▸ Dataset excerpt:
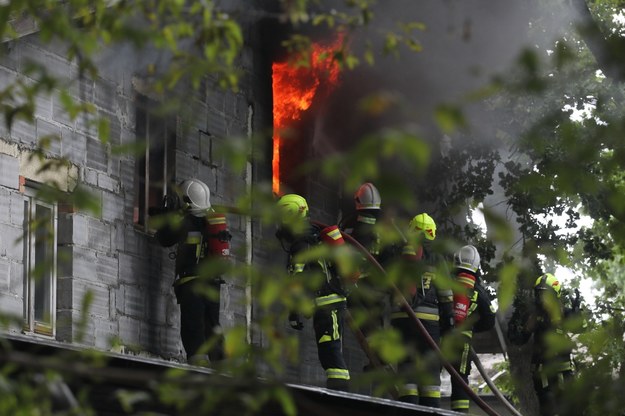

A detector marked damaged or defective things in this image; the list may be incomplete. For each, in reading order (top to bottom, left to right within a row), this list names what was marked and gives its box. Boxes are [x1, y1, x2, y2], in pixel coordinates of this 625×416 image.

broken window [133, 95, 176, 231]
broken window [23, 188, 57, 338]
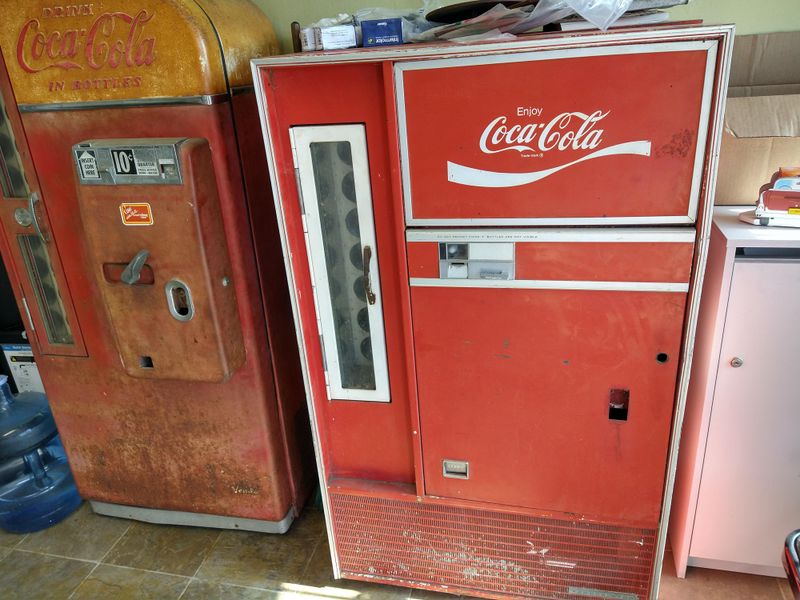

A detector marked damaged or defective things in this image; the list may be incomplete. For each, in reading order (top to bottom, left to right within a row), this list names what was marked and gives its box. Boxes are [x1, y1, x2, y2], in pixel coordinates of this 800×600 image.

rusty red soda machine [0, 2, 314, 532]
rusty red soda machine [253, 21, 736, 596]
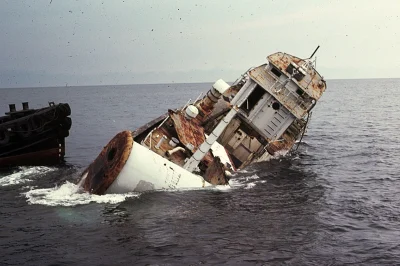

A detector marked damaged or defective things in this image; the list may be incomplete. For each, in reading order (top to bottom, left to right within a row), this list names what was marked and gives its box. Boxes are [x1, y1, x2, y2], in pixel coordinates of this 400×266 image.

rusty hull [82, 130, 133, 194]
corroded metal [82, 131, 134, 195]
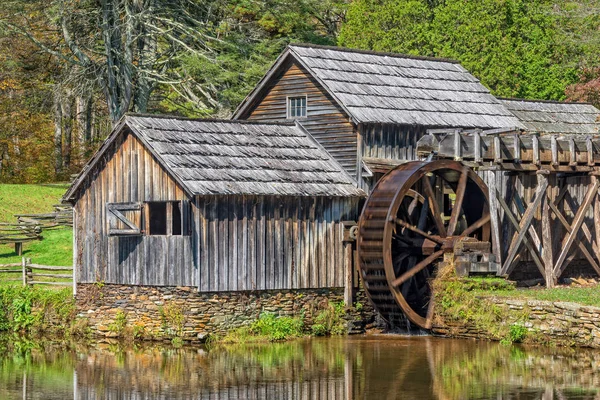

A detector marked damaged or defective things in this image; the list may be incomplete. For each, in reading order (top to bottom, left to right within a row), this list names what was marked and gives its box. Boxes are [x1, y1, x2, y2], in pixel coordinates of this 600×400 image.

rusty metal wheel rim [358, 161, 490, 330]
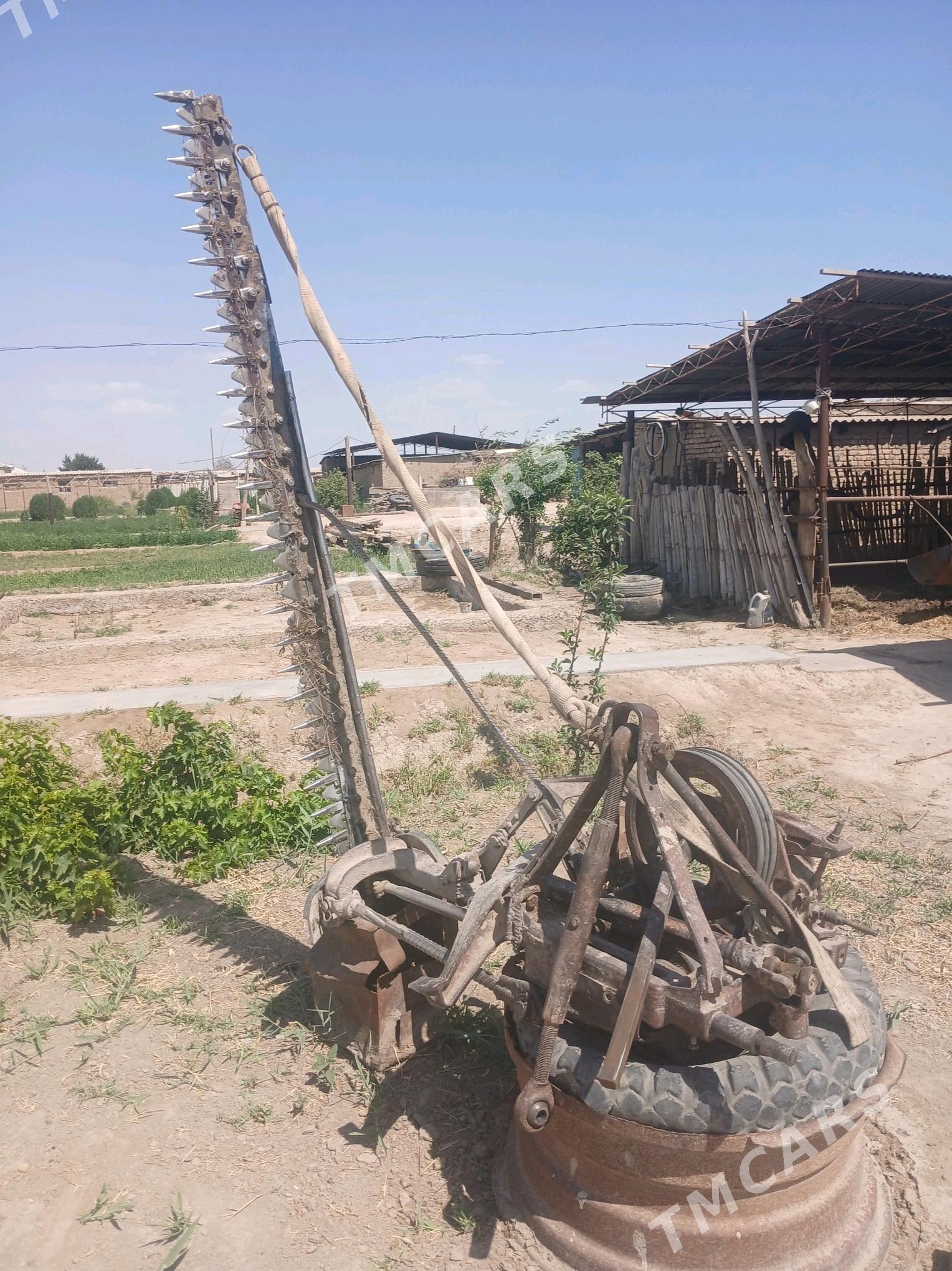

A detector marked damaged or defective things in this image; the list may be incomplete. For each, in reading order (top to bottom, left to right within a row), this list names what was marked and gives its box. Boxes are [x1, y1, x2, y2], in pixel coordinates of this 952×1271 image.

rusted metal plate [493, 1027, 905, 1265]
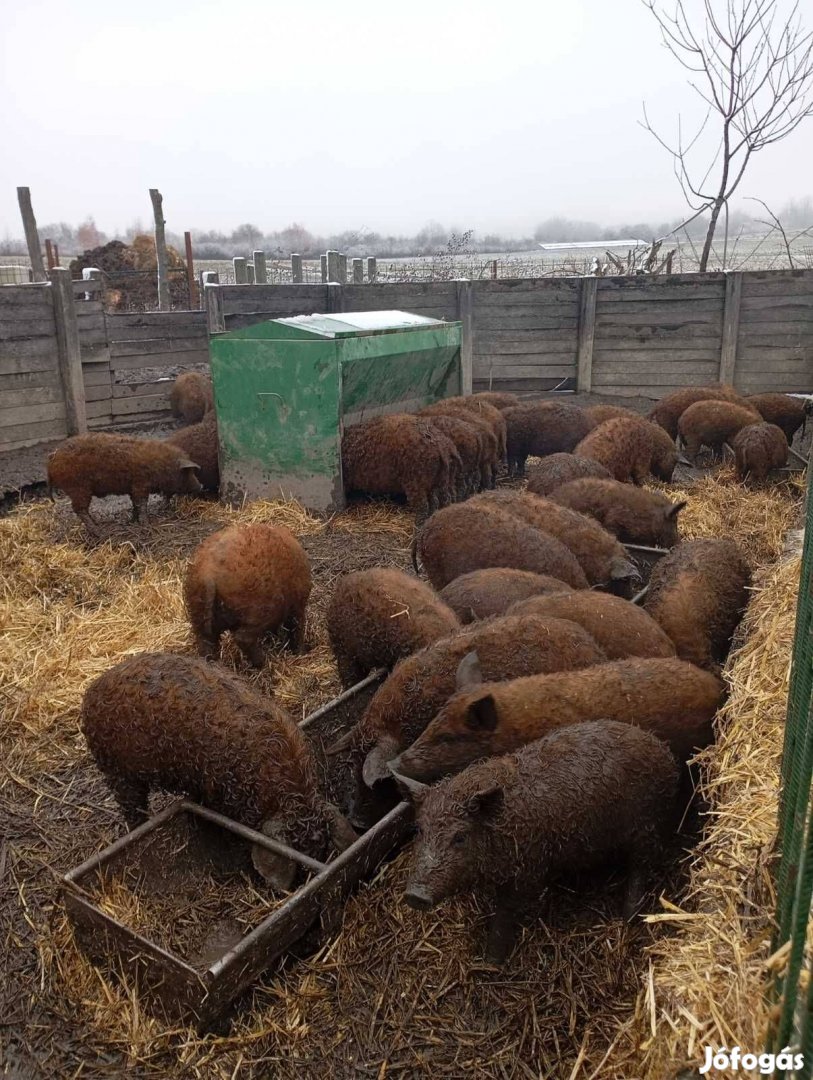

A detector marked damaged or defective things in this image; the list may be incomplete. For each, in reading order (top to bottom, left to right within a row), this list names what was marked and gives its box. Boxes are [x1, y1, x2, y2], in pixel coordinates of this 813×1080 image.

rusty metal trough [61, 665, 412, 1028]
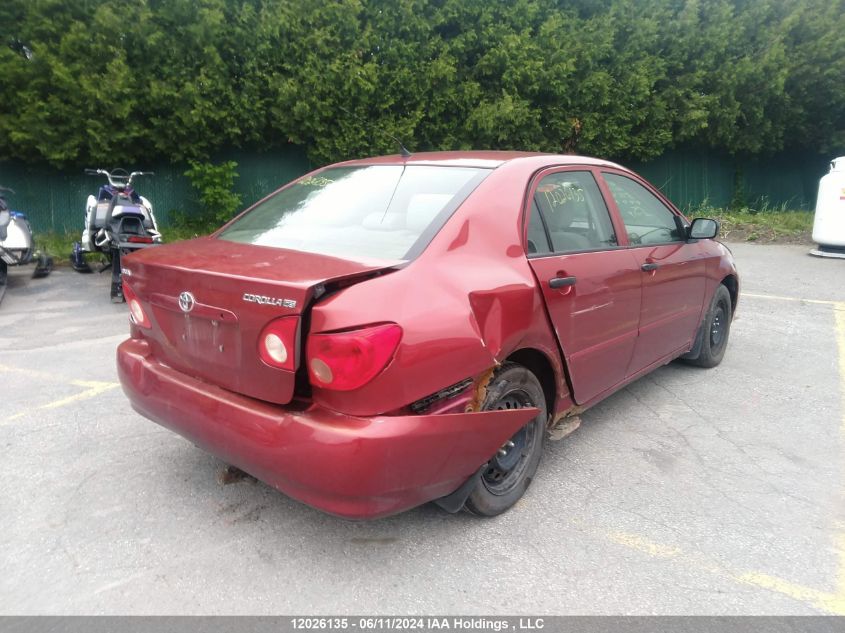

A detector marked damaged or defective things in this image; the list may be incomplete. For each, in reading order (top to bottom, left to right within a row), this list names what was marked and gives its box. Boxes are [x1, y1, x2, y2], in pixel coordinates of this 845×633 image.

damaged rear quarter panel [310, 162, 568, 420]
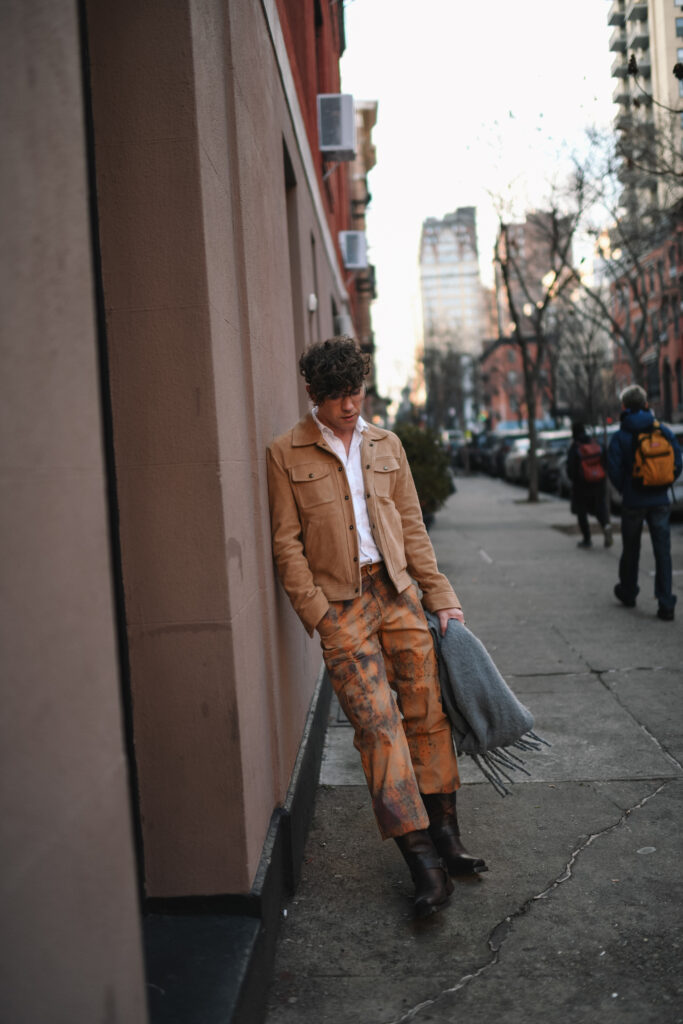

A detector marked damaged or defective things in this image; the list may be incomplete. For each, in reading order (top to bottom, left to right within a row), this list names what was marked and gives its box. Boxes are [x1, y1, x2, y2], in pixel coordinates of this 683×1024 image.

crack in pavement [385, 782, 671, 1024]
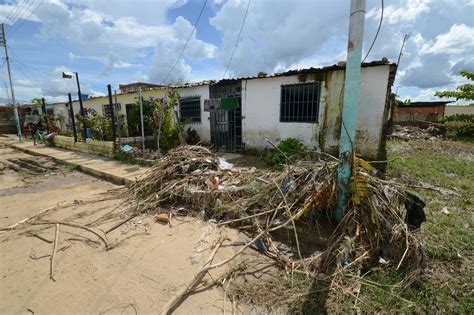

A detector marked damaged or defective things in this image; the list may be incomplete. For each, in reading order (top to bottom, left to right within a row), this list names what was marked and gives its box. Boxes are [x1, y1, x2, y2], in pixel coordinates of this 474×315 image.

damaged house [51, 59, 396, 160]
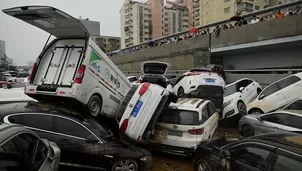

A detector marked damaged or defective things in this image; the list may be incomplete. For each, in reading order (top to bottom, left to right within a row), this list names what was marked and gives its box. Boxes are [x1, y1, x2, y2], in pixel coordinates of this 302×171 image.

▸ Problem details: Copy out the lines of the listing above word for word, beginning at the line that contains "this 400×266 image." and stopping after the line that contains "rusty metal trough [61, 665, 412, 1028]". Leave the pictures out of your copy.

▸ Problem solution:
A detector marked damaged or defective things in this image; the list may be incomplete. For each, in reading order (top to bottom, left to right within a row), this list names what was marked and gives its box. Boxes are [x1, y1, x2, y2], in pixel coordinates of this 400×266 image.

rusty hull [82, 130, 133, 194]
corroded metal [82, 131, 134, 195]

A detector marked damaged or defective things in this image; the list may be incomplete. For each, in reading order (top to bottom, left to right within a row), this list names what was marked and gives its box. Boxes are [x1, y1, x2, y2], in pixel coordinates of this 600×400 image.

rusty metal wheel rim [358, 161, 490, 330]

A detector marked damaged or defective things in this image; the list may be incomplete. For each, in reading order (top to bottom, left to right within a row), this list names what was marked and gives its box. Boxes are [x1, y1, x2, y2], in pixel coordinates of this 952×1271 image.

rusted metal plate [493, 1027, 905, 1265]

A detector marked damaged or defective things in this image; the list may be incomplete. For each, in reading order (top to bottom, left to right within a row), this list names what was marked and gives its box. Boxes are [x1, y1, x2, y2], in pixel coordinates of this 813×1080 image.

rusty metal trough [61, 665, 412, 1028]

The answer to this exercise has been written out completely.